A very welcome guest post to mark the 50th anniversary of the death of Sylvia Plath, contributed by my dear and esteemed friend Jackie Leach Scully, another graduate of Newnham College.
There are a lot of women of a certain age
– around 50 – who have, let’s say, an ambivalent relationship with the story of
Sylvia Plath. Some of us were attracted
to her by the romantic suicide magnet, at least before we stopped being
adolescent and daft and realised that suicide is all sorts of things but one
thing it isn’t is romantic. In my
defence, I can claim that what first turned me on to Plath was not anything to
do with her reputation as a professional depressive but just these lines,
reproduced in some piece of teenage fiction that I read:
I should sit on a rock off Cornwall and
comb my hair.
I should wear tiger pants, I should have
an affair.
We should meet in another life, we should
meet in air,
Me and you.
(That this came from a longer poem
entitled ‘Lesbos’ was a bonus for a sexual identity-wobbly 14 year old, but
that’s not relevant just at the moment.)
And like others, I then went through the
“identification with mad girl” phase (poet=heightened sensitivity=I Don’t Know
Where I Belong But Wherever It Is It Isn’t Here=me!); to the impatient,
oh-get-a-life phase (as the philosopher Jacqueline Rose said, on finishing her
book on Plath: “I’m sick of mad girls”); and then finally on to a reluctant
empathy that’s to do with the understanding, which comes to some of us over
time, of what it’s like to feel betrayed and abandoned and voiceless. Plath was unusual in having the capacity
to write about those experiences in a way that speaks to a broader sense of the
human condition, over and above confessional self-indulgence.

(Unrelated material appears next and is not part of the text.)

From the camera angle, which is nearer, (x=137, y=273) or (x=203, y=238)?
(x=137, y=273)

Along with the sympathy I’ve struggled
with the difficult fact that her act of self-destruction so bluntly involved
her children, a few doors away and protected from the oven gas by towels; and
yet some of us are also familiar with the level of stricken despair that takes
you to a place from which your perspective on your own self, and on your
children and what might really be best for them, becomes, for want of a better
term, Martian.
I’ve no idea what Plath might or might
not have gone on to do had she been found in time (as some evidence suggests
she thought she would be) on the morning of 11 February 1963. What I hope
endures of her is not the maudlin suicide artist stuff, nor the simplistic myth
of the mentally unstable and therefore doomed woman, but respect for the
clarity of vision and discipline that enabled her to transform painful and
difficult experiences into words like these:
Nick and the Candlestick
I am a miner. The light burns blue.
Waxy stalactites
Drip and thicken, tears
The earthen womb
Exudes from its dead boredom.
Black bat airs
Wrap me, raggy shawls,
Cold homicides.
They weld to me like plums.
Old cave of calcium
Icicles, old echoer.
Even the newts are white,
Those holy Joes.
And the fish, the fish -
Christ! they are panes of ice,
A vice of knives,
A piranha
Religion, drinking
Its first communion out of my live toes.
The candle
Gulps and recovers its small altitude,
Its yellows hearten.
O love, how did you get here?
O embryo
Remembering, even in sleep,
Your crossed position.
The blood blooms clean
In you, ruby.
The pain
You wake to is not yours.
Love, love,
I have hung our cave with roses,
With soft rugs –
The last of Victoriana.
Let the stars
Plummet to their dark address,
Let the mercuric
Atoms that cripple drip
Into the terrible well,
You are the one
Solid the spaces lean
on, envious.
You are the baby in
the barn.
I remember seeing the grave in Heptonstall, West Yorkshire in the early 1970s. I sent a copy to Jacqueline Rose who was my personal tutor at the RCA (how we share through Plath so many threads of our lives) before, I think, she was writing the book.
ReplyDeleteI was first shown Plath's Bell Jar in 1969-ish by Janet, a flame-haired English under-graduate from Newcastle's English dept. We were in Walkergate Skin Hospital pyjamas when we jumped out of a hospital window. I've not really stopped jumping since.
The headstone was disfigured "by feminists" in 1979 - I knew one of the women from Nottingham who allegedly did it - and the position changed. Originally, the grave was bare, but not neglected. It was quite austere, deliberately so I feel. The crowding petals of adoring fans makes it look terrible.